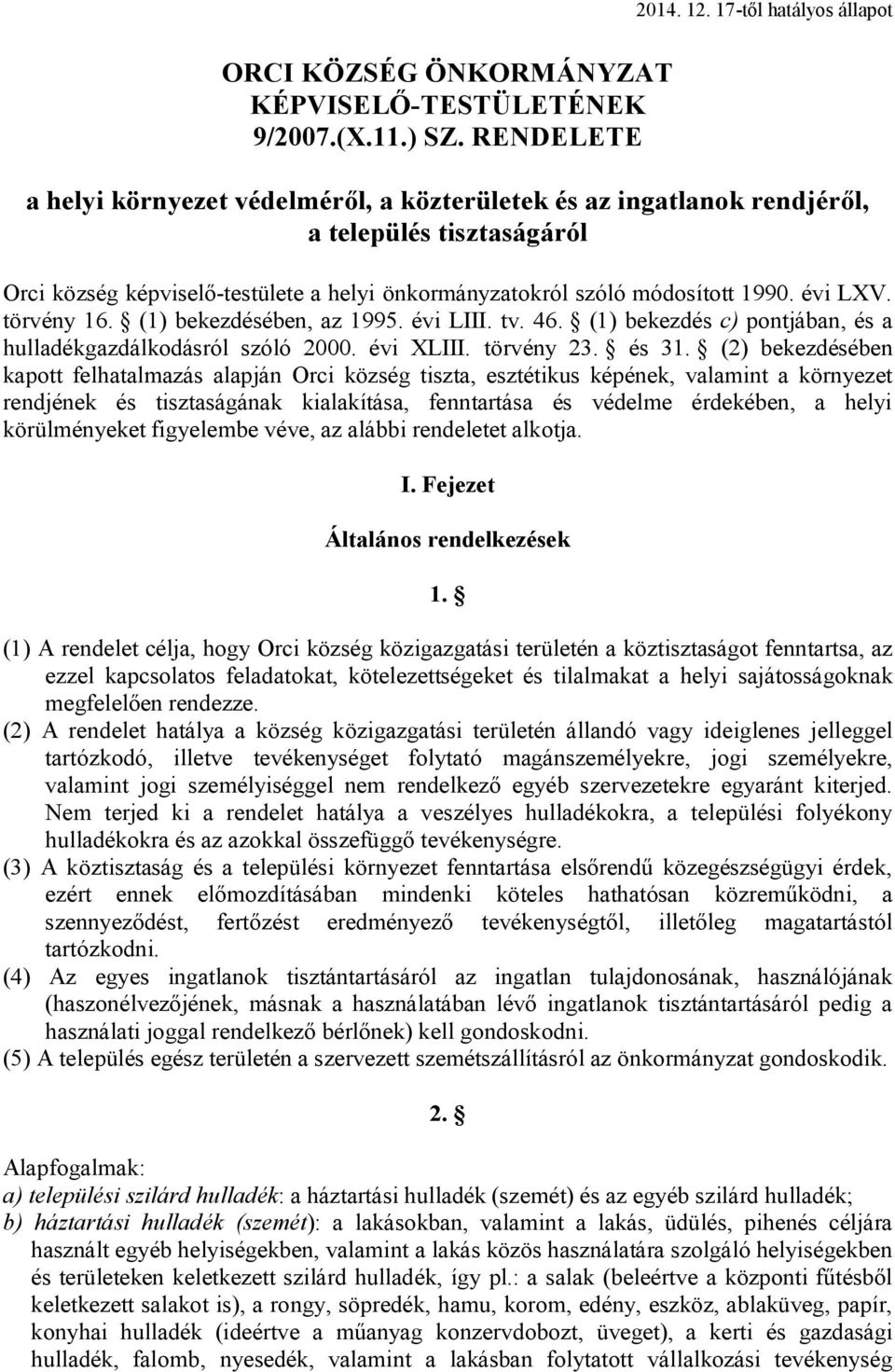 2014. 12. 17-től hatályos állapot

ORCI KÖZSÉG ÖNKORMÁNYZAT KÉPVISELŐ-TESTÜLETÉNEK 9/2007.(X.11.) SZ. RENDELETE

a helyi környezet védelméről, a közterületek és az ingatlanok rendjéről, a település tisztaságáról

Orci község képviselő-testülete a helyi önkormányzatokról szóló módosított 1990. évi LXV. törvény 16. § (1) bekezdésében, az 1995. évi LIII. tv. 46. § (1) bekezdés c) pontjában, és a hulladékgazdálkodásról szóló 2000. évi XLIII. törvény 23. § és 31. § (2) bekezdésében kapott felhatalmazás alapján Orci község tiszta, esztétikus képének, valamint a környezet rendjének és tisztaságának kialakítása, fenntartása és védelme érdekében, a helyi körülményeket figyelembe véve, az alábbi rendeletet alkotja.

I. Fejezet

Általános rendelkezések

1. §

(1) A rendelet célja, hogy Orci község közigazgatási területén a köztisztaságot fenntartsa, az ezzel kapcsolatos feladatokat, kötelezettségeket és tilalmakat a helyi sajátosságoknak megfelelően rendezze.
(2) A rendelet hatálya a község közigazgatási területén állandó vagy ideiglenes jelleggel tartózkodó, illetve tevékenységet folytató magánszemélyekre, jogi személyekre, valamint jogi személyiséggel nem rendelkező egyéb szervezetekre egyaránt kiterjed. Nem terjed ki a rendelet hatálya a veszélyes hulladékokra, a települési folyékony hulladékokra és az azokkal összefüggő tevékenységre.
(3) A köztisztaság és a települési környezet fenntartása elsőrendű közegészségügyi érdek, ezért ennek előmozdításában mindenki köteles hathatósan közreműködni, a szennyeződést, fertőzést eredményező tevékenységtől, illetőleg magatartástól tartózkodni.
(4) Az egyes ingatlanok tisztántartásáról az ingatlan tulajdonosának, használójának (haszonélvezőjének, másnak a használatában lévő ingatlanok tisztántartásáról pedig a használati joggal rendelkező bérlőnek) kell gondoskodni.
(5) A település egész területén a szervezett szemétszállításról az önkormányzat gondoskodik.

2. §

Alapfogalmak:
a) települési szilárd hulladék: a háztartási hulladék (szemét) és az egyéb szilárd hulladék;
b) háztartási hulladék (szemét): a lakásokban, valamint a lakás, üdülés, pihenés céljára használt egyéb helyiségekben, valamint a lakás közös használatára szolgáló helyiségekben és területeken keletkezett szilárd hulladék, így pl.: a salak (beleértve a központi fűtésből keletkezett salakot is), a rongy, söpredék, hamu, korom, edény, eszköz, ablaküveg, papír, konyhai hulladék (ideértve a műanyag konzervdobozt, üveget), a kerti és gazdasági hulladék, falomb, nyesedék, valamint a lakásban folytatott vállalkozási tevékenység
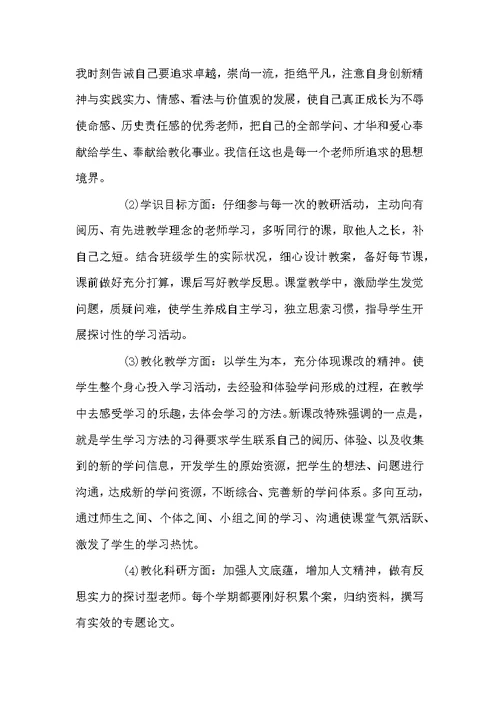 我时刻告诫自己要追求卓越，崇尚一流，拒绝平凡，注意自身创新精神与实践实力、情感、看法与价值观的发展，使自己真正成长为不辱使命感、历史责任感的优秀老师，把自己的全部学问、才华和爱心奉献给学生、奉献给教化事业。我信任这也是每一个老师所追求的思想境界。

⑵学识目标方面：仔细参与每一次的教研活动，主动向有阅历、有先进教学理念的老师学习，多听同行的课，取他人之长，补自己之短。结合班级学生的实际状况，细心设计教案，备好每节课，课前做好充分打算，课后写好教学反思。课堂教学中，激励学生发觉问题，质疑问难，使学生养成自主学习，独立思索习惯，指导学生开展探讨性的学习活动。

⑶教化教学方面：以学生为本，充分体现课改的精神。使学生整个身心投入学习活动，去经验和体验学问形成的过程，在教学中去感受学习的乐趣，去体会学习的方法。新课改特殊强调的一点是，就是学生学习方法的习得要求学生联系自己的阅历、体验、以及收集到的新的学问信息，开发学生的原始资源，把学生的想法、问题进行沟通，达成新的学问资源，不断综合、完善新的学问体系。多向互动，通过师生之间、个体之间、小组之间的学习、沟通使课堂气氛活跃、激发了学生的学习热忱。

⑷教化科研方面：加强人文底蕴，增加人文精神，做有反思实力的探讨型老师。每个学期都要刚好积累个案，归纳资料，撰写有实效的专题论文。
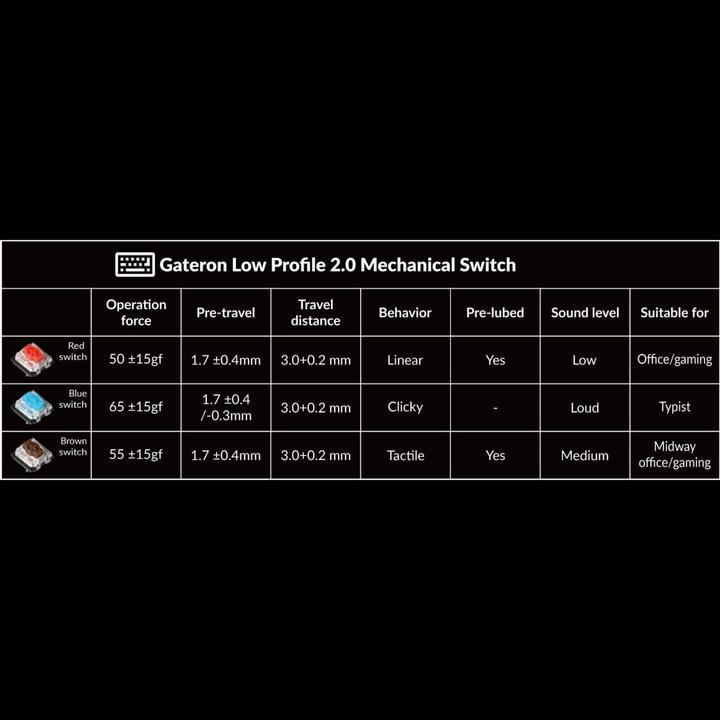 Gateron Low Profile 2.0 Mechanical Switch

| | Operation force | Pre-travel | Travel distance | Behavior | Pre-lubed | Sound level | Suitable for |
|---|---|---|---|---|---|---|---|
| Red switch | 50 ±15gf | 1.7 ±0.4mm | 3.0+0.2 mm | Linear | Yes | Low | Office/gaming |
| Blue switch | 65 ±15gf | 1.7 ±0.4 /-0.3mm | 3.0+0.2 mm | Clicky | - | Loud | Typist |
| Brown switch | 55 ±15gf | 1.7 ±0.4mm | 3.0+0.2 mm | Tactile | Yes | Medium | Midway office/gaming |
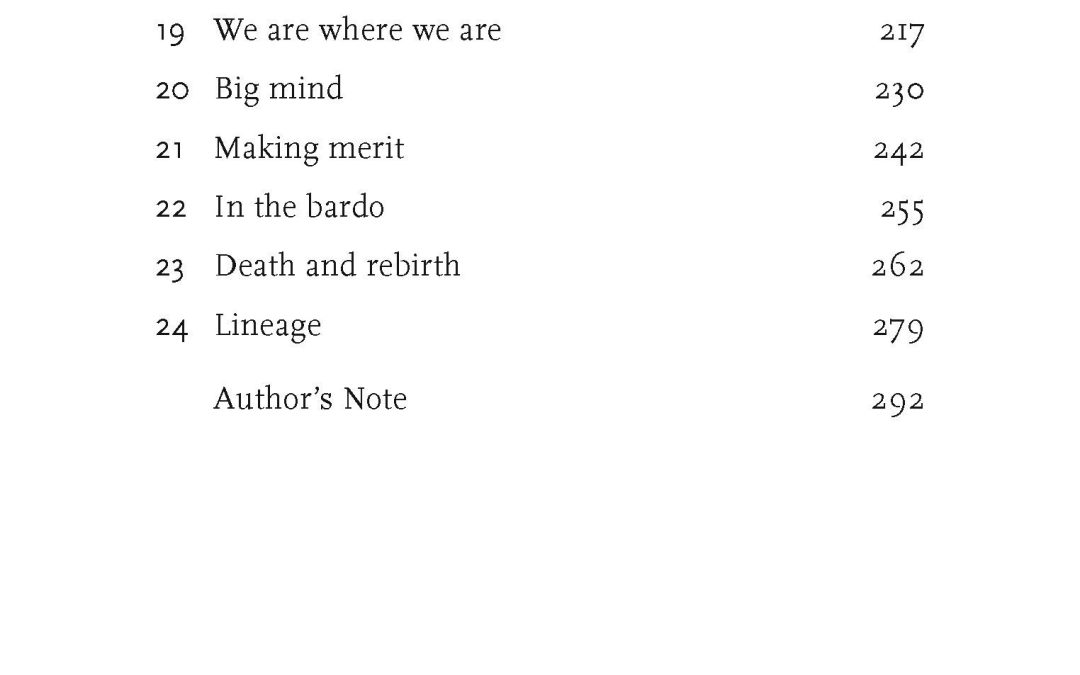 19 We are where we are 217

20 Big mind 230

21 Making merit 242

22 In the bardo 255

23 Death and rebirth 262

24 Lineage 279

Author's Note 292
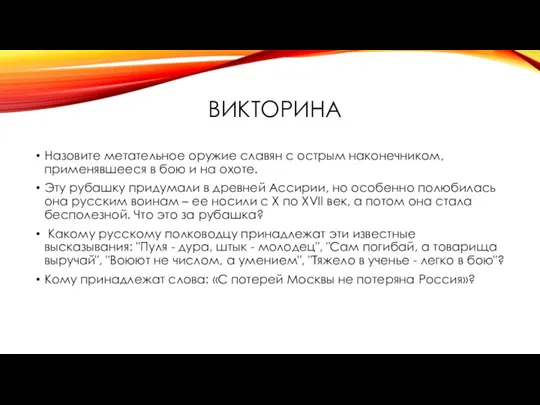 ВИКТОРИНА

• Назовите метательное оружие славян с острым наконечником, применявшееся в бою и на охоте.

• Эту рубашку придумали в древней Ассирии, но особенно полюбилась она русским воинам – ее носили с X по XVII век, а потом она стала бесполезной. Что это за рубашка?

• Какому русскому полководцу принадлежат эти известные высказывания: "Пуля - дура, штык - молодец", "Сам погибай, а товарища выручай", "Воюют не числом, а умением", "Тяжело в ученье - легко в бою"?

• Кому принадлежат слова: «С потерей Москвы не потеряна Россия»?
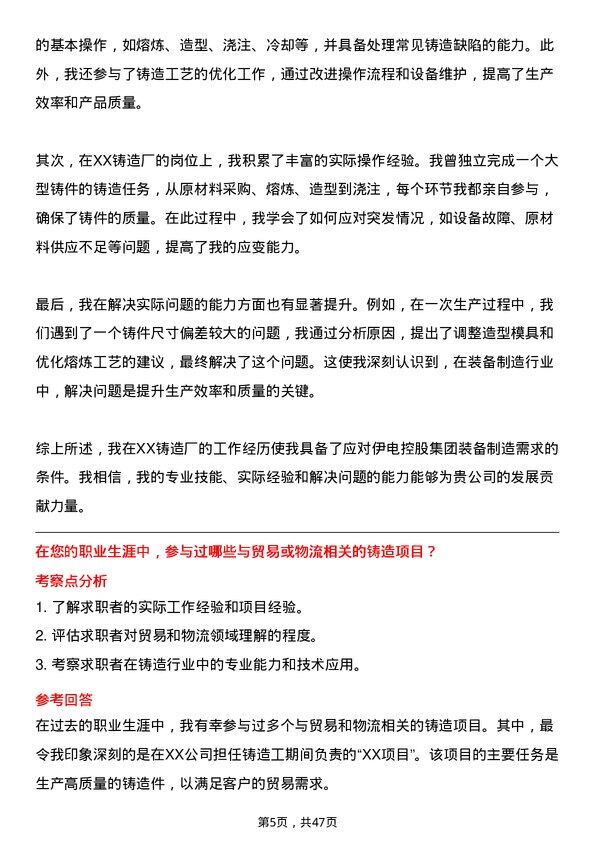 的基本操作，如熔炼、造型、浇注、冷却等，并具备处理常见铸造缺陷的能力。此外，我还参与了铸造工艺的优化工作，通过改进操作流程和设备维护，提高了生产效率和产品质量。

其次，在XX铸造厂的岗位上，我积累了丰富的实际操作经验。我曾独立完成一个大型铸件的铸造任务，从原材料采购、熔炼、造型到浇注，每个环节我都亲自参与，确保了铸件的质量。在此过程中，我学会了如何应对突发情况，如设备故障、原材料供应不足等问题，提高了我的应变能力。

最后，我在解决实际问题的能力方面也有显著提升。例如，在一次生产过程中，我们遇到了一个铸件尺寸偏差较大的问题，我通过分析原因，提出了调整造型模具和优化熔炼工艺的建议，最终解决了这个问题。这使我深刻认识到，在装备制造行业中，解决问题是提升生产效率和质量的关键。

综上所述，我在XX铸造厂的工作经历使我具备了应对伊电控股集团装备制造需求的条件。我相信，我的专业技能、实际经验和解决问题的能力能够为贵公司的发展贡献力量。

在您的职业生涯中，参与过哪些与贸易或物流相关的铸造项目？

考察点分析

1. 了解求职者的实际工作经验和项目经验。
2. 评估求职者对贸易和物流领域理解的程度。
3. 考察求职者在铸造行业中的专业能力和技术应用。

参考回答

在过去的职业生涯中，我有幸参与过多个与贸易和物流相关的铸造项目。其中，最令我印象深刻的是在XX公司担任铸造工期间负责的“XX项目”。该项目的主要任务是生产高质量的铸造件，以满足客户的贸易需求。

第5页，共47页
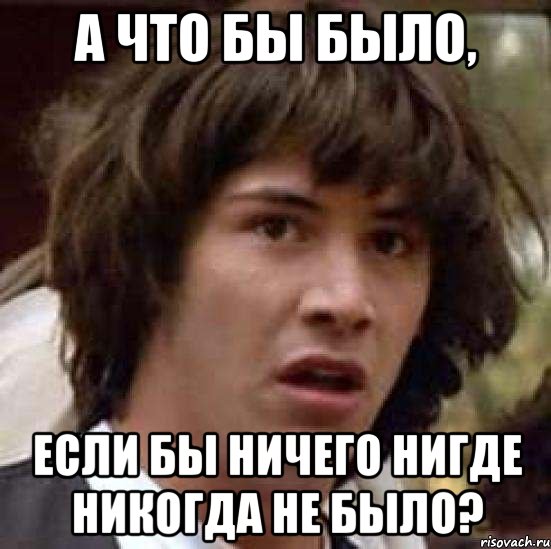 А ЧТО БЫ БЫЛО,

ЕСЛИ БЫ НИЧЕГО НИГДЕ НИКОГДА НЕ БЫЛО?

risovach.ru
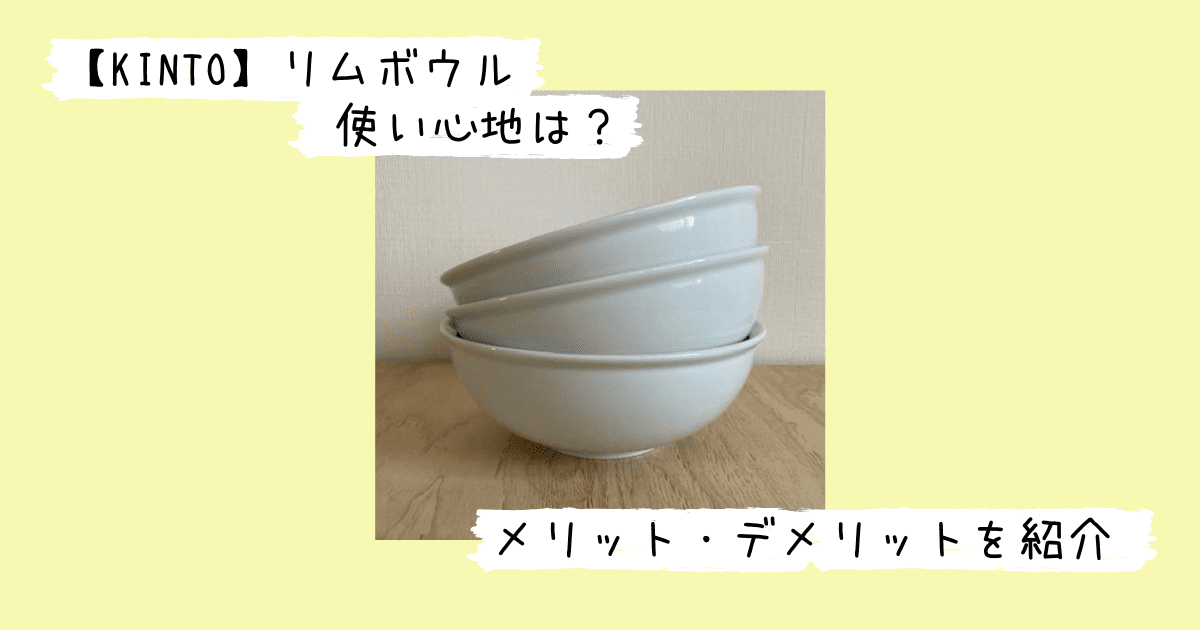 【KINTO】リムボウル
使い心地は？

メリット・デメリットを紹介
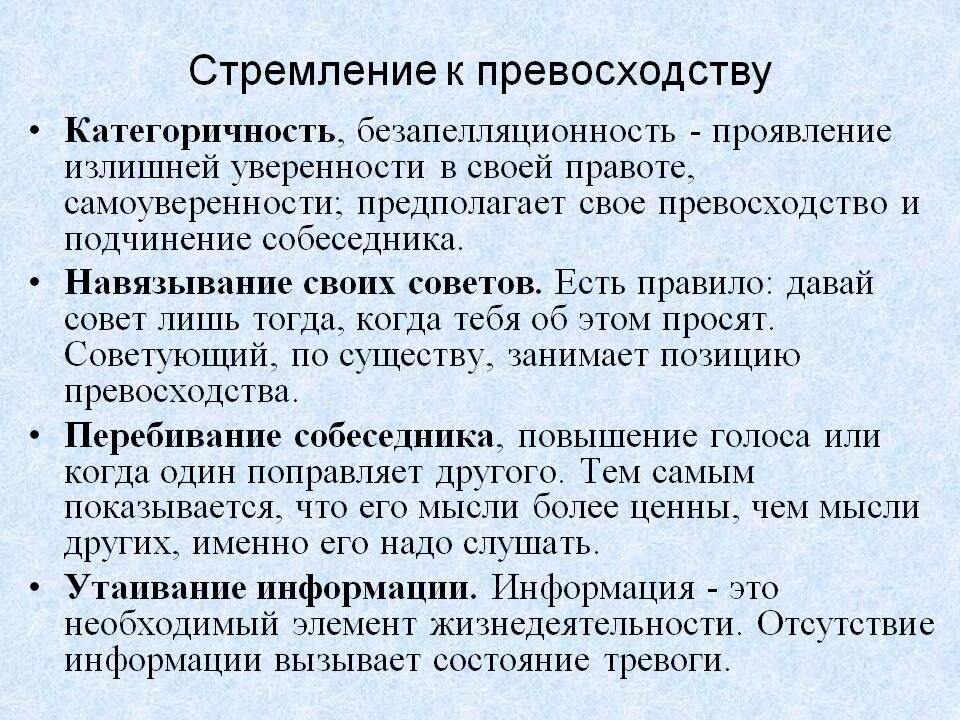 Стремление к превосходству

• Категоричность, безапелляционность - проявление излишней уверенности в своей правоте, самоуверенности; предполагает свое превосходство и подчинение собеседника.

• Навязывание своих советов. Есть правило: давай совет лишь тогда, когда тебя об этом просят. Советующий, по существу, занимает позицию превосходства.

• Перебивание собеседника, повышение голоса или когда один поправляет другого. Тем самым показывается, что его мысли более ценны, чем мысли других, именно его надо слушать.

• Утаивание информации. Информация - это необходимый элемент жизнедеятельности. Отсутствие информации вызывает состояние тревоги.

About this exercise> Read through the entries and copy every line that includes "собеседника".

Your response>
• Категоричность, безапелляционность - проявление излишней уверенности в своей правоте, самоуверенности; предполагает свое превосходство и подчинение собеседника.
• Перебивание собеседника, повышение голоса или когда один поправляет другого. Тем самым показывается, что его мысли более ценны, чем мысли других, именно его надо слушать.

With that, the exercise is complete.